There is solid evidence that aging can be treated as an unprecedented opportunity for investment in economic growth. Economists David E. Bloom and David Canning have found that nations that have a five-year advantage in life expectancy have a 0.5 percent faster economic growth rate.

Business and government leaders ought to seize this insight to make the case for a far more enterprising, innovation-based and growth-focused approach to issues of retirement planning, workplace and the treatment of long-term illness.

The workplace is an obvious starting point. Almost all government pension plans, and most private ones, still operate on obsolete assumptions that people stop working in their mid-60s and die soon after. For the 21st century, all G-20 countries need policies aligned with the transformation that aging populations represent – on retirement planning, financial literacy and workplace “healthy aging.” Our new middle age can become an engine of productivity, not a cohort of dependence.

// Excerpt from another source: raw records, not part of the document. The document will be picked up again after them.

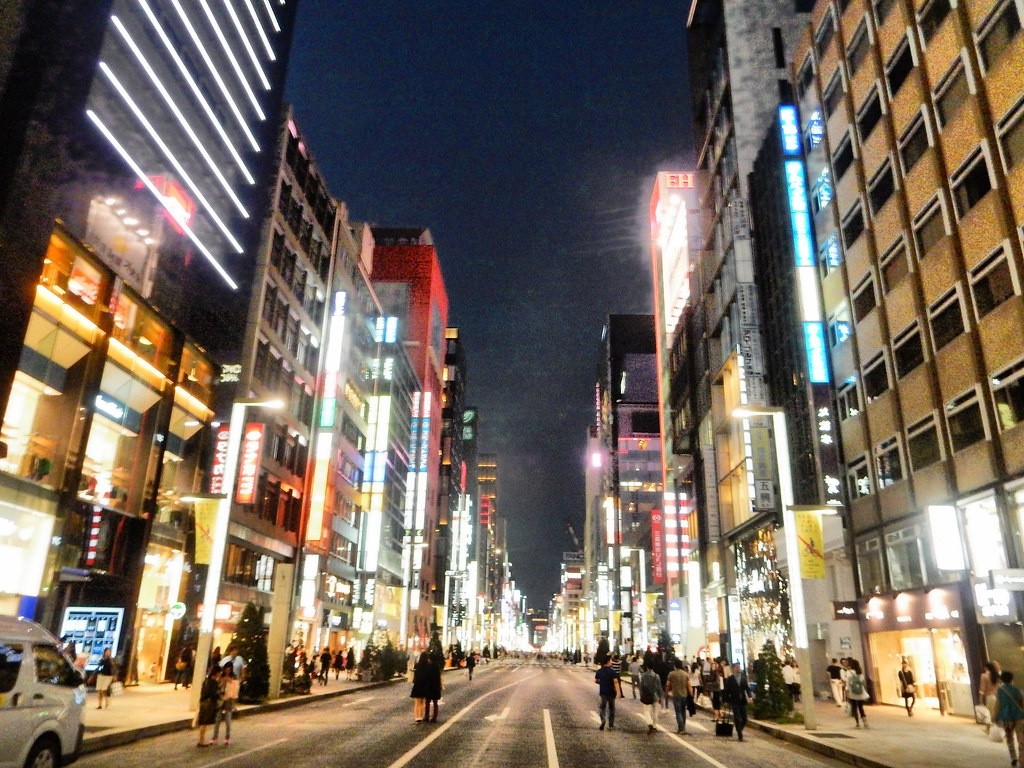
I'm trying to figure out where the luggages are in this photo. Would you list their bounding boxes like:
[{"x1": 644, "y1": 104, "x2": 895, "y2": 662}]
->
[{"x1": 715, "y1": 704, "x2": 733, "y2": 737}]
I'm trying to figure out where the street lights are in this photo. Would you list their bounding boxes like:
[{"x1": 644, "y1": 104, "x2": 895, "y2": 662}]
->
[
  {"x1": 190, "y1": 395, "x2": 286, "y2": 712},
  {"x1": 732, "y1": 405, "x2": 819, "y2": 730}
]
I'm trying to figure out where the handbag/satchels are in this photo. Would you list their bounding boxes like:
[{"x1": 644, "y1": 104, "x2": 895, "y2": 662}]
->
[
  {"x1": 904, "y1": 684, "x2": 916, "y2": 695},
  {"x1": 109, "y1": 681, "x2": 124, "y2": 697},
  {"x1": 224, "y1": 679, "x2": 240, "y2": 701},
  {"x1": 974, "y1": 705, "x2": 992, "y2": 727},
  {"x1": 174, "y1": 659, "x2": 186, "y2": 671}
]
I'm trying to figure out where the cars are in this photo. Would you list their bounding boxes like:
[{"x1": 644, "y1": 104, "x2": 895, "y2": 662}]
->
[{"x1": 0, "y1": 615, "x2": 87, "y2": 767}]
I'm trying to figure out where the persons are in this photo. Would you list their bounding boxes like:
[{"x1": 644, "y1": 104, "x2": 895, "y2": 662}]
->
[
  {"x1": 410, "y1": 652, "x2": 441, "y2": 723},
  {"x1": 628, "y1": 650, "x2": 751, "y2": 741},
  {"x1": 825, "y1": 657, "x2": 870, "y2": 729},
  {"x1": 174, "y1": 643, "x2": 197, "y2": 690},
  {"x1": 319, "y1": 648, "x2": 332, "y2": 685},
  {"x1": 594, "y1": 655, "x2": 619, "y2": 732},
  {"x1": 333, "y1": 650, "x2": 343, "y2": 680},
  {"x1": 898, "y1": 660, "x2": 916, "y2": 716},
  {"x1": 611, "y1": 655, "x2": 625, "y2": 698},
  {"x1": 92, "y1": 647, "x2": 117, "y2": 710},
  {"x1": 780, "y1": 659, "x2": 802, "y2": 701},
  {"x1": 467, "y1": 654, "x2": 475, "y2": 680},
  {"x1": 345, "y1": 648, "x2": 354, "y2": 681},
  {"x1": 67, "y1": 643, "x2": 77, "y2": 660},
  {"x1": 978, "y1": 660, "x2": 1024, "y2": 765},
  {"x1": 207, "y1": 646, "x2": 247, "y2": 683},
  {"x1": 196, "y1": 661, "x2": 237, "y2": 747}
]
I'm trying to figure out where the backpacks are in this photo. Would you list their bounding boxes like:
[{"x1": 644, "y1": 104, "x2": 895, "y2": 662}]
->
[
  {"x1": 642, "y1": 674, "x2": 659, "y2": 697},
  {"x1": 846, "y1": 670, "x2": 864, "y2": 697}
]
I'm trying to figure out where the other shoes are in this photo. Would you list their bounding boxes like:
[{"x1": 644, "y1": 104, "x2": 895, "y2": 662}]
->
[
  {"x1": 174, "y1": 686, "x2": 180, "y2": 691},
  {"x1": 1010, "y1": 759, "x2": 1019, "y2": 767},
  {"x1": 609, "y1": 725, "x2": 614, "y2": 731},
  {"x1": 679, "y1": 729, "x2": 686, "y2": 736},
  {"x1": 739, "y1": 735, "x2": 745, "y2": 741},
  {"x1": 185, "y1": 684, "x2": 191, "y2": 689},
  {"x1": 414, "y1": 717, "x2": 437, "y2": 723},
  {"x1": 209, "y1": 738, "x2": 217, "y2": 746},
  {"x1": 599, "y1": 720, "x2": 607, "y2": 731},
  {"x1": 907, "y1": 707, "x2": 913, "y2": 717},
  {"x1": 96, "y1": 704, "x2": 108, "y2": 710},
  {"x1": 224, "y1": 739, "x2": 230, "y2": 746},
  {"x1": 861, "y1": 717, "x2": 870, "y2": 728},
  {"x1": 647, "y1": 725, "x2": 658, "y2": 734},
  {"x1": 855, "y1": 723, "x2": 863, "y2": 729},
  {"x1": 197, "y1": 742, "x2": 209, "y2": 748}
]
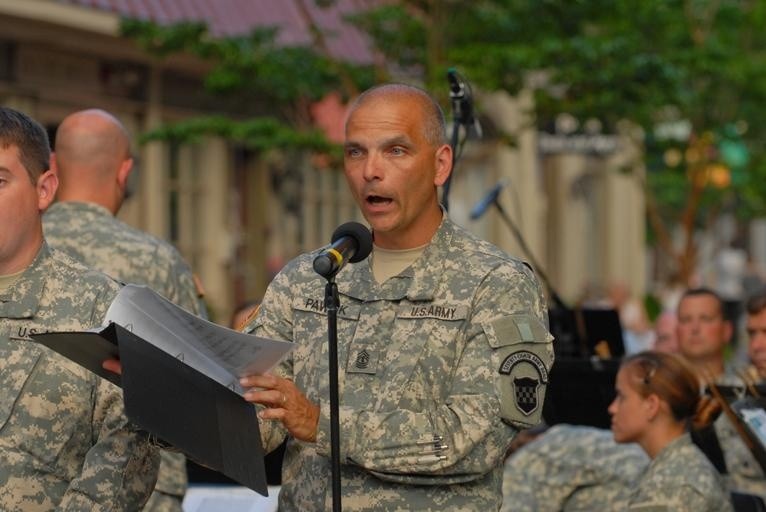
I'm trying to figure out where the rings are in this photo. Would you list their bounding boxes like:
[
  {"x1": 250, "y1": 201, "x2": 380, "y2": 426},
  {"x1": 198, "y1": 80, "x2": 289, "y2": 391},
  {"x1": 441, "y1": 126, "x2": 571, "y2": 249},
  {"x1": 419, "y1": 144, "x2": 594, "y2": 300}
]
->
[{"x1": 280, "y1": 392, "x2": 288, "y2": 408}]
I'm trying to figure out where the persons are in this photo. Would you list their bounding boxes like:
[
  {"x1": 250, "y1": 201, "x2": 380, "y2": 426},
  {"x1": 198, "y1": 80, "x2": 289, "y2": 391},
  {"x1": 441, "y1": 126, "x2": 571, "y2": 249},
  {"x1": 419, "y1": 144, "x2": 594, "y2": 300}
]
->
[
  {"x1": 104, "y1": 82, "x2": 556, "y2": 512},
  {"x1": 501, "y1": 420, "x2": 650, "y2": 512},
  {"x1": 0, "y1": 106, "x2": 160, "y2": 512},
  {"x1": 41, "y1": 108, "x2": 207, "y2": 512},
  {"x1": 603, "y1": 352, "x2": 735, "y2": 511},
  {"x1": 673, "y1": 288, "x2": 734, "y2": 376},
  {"x1": 745, "y1": 286, "x2": 766, "y2": 385}
]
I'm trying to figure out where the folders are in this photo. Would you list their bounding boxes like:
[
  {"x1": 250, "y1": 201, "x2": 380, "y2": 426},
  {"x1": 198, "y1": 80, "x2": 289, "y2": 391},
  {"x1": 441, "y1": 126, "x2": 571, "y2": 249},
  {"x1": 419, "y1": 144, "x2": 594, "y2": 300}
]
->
[{"x1": 29, "y1": 284, "x2": 296, "y2": 498}]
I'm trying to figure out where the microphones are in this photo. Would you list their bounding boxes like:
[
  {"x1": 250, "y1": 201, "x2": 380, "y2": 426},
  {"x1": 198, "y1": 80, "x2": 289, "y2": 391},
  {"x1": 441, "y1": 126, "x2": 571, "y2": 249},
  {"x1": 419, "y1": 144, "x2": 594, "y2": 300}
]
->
[
  {"x1": 469, "y1": 177, "x2": 509, "y2": 221},
  {"x1": 312, "y1": 221, "x2": 374, "y2": 278},
  {"x1": 447, "y1": 70, "x2": 484, "y2": 141}
]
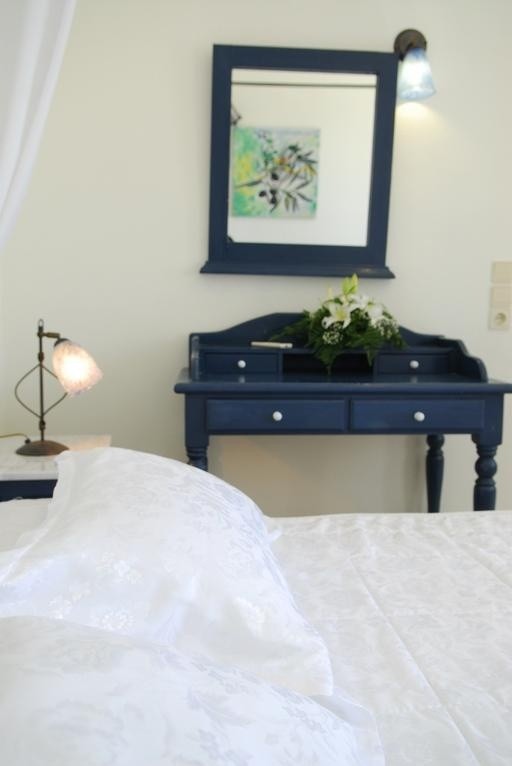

The treatment of age-related health conditions will also require policy shifts, just as we have shifted with communicable diseases. France, the United Kingdom, Australia, Sweden, Norway and Japan already have national Alzheimer’s plans in place, as do a handful of states here. But to find treatments that reverse the effects of this disease and make progress on care and early detection will require massive, global public-funding commitments.

This fall at the G-20 meeting, our government leaders surely will address the debt crisis. But instead of looking at it only as a short-term fiscal challenge, they ought to use the occasion to introduce a “call to action on aging.” Incentives for innovative technology solutions for long-term care, transformational thinking about work and retirement planning and a global fund for age-related diseases such as Alzheimer’s might be good places to start.

The alarm bells over Greece ought to be a wake-up call for creative and innovative policy changes that will turn this demographic reality into a platform for wealth creation, innovation and even greater prosperity.

Dr. Robert N. Butler is president and chief executive of the International Longevity Center and received the 1976 Pulitzer Prize for “Why Survive? Being Old in America” (Johns Hopkins University Press, 2002). Michael W. Hodin is adjunct senior fellow at the Council on Foreign Relations and executive director for the Global Coalition on Aging: Health, Work, Financial Security.